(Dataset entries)
◆ ◆ ◆ ◆ ◆

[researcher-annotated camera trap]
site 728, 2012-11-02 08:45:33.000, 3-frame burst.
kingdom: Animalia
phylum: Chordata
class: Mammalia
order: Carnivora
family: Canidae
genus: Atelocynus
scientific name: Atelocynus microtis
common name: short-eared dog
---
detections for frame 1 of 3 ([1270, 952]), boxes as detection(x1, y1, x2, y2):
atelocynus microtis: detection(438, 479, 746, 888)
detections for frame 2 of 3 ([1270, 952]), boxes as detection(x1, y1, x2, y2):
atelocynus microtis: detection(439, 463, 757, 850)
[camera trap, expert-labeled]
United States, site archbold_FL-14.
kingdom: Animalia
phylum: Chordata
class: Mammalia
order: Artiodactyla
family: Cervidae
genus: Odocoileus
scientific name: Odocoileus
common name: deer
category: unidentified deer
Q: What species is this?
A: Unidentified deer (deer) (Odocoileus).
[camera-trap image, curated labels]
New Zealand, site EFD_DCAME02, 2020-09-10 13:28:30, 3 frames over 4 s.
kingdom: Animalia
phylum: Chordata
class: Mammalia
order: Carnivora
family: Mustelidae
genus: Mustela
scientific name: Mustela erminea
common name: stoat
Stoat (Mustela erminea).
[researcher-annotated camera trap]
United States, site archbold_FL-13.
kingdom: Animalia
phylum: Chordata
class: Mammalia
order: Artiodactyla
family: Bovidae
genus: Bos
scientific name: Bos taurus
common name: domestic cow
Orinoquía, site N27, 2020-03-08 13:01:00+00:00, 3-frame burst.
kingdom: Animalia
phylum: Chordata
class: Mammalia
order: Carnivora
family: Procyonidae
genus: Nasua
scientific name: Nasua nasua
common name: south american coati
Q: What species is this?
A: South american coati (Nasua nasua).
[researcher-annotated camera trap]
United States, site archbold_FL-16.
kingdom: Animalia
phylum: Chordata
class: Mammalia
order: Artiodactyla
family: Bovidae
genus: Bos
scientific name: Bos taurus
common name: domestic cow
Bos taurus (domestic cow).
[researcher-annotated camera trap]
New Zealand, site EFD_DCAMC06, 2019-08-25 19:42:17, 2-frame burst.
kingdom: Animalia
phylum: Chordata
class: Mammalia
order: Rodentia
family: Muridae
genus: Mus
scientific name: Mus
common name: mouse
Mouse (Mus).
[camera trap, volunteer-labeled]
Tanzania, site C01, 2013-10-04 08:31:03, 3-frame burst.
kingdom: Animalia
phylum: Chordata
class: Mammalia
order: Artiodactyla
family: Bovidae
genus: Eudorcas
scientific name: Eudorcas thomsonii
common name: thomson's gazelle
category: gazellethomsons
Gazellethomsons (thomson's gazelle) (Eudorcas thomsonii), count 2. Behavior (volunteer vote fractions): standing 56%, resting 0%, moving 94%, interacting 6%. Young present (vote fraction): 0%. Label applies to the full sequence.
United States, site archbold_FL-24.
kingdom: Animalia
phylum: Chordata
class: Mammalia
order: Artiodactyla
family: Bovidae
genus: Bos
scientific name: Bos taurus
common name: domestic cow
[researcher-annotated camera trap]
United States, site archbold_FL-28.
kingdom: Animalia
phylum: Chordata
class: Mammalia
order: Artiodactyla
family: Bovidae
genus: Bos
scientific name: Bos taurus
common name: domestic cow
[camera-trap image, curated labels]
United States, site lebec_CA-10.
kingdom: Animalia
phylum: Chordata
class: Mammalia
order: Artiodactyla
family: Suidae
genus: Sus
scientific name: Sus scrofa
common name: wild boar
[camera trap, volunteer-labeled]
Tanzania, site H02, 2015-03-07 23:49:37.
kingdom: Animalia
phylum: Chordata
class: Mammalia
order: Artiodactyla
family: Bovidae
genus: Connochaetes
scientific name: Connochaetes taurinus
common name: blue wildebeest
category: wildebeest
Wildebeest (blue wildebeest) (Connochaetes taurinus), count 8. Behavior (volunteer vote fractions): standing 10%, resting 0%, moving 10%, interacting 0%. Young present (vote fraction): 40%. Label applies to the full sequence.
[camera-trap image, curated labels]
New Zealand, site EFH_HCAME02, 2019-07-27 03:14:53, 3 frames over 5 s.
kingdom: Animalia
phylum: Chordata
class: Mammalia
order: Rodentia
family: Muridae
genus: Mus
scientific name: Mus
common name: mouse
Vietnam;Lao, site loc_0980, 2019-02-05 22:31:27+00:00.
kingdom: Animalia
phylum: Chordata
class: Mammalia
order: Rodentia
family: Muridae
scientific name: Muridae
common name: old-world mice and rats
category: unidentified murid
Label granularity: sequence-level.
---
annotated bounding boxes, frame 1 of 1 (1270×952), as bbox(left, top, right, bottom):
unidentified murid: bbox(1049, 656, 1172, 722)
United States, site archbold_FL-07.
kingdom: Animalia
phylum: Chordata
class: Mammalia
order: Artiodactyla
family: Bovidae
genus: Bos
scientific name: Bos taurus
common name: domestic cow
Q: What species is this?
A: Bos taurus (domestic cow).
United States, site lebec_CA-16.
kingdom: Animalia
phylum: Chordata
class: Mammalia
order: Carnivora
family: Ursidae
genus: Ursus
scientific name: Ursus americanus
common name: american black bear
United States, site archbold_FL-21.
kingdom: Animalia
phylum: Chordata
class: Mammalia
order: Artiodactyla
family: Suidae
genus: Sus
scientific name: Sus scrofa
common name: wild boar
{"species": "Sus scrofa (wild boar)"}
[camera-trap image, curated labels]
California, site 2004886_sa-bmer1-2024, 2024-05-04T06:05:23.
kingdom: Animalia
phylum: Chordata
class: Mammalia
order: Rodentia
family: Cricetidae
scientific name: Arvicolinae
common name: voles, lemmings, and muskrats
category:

◆ ◆ ◆ ◆ ◆

REQUIRED ACTION. Scan the records above for the string "burst", then copy each line where it turns up.

REPLY TO THE TASK.
site 728, 2012-11-02 08:45:33.000, 3-frame burst.
Orinoquía, site N27, 2020-03-08 13:01:00+00:00, 3-frame burst.
New Zealand, site EFD_DCAMC06, 2019-08-25 19:42:17, 2-frame burst.
Tanzania, site C01, 2013-10-04 08:31:03, 3-frame burst.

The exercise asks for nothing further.